There is nothing to declare here,
He plays in the street, skirting the craters left by the ruinous bombs,
his red shirt flashing in and out of view as he laughs and plays with all the innocence that a child should have.
There is nothing to declare here,
The boy laughs and spends his first kiss on a golden-haired sweetheart at the fair
She promises to love him forever
The romance doesn’t last the summer.
There is nothing to declare here,
His mother gently smooths down the shirt collar and pulls out her handkerchief as her baby boy makes his way to the front of the Church where his future-wife is waiting.

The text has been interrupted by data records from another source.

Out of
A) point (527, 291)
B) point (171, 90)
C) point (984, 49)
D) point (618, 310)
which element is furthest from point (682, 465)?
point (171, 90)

There is nothing to declare here,
A tear slides down his cheek at the sound of a baby crying and he wonders how he could love something so small with so much of him;
and then he does it again, four times.
There is nothing to declare here,
The father waves his boys off to school and tells his girls it won’t be long before they get to go too,
and then wonders where the time has gone.
There is nothing to declare here,
His arms is clasped firmly around his baby girl’s as she walks down the aisle, the last of his four children that he had to let go; the tears fall thickly and fast that day.
There is nothing to declare here,
He laughs in delight as his grandson reaches up his little chubby hand and grabs a fistful of his silvery hair, his face may have aged but those blue eyes had never shone so brightly.
There is nothing to declare here,
Just a very old man with a very old woman with four beautiful children and eight bouncing grandchildren.
And as he looks around and remembers all that he has done, a tear comes to those old, weary eyes and the youngest granddaughter asks why he is sad and he smiles softly and says:
‘There is nothing to declare, here, my love. I am just waiting now. But I was once young, oh,’ he murmured and turned his face to the heavens, ‘I was once unbelievably young.’